[Stored items]
==================================================

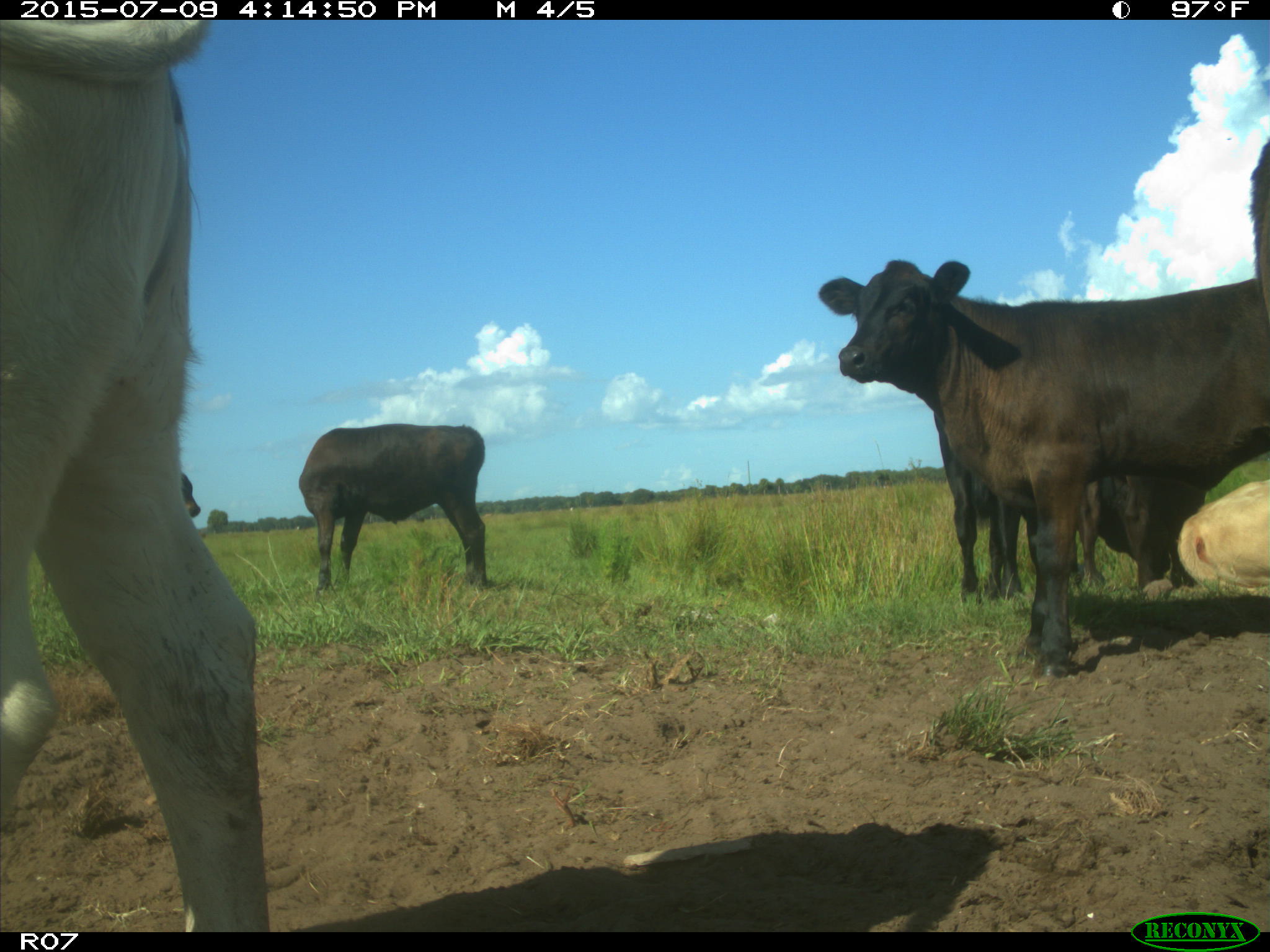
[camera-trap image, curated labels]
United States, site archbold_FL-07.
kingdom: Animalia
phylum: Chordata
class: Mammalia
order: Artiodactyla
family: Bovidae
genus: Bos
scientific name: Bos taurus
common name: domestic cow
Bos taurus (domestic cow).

==================================================

Retype exactly the lines from the one containing "kingdom: Animalia" through the end of the data. Add nothing.

kingdom: Animalia
phylum: Chordata
class: Mammalia
order: Artiodactyla
family: Bovidae
genus: Bos
scientific name: Bos taurus
common name: domestic cow
Bos taurus (domestic cow).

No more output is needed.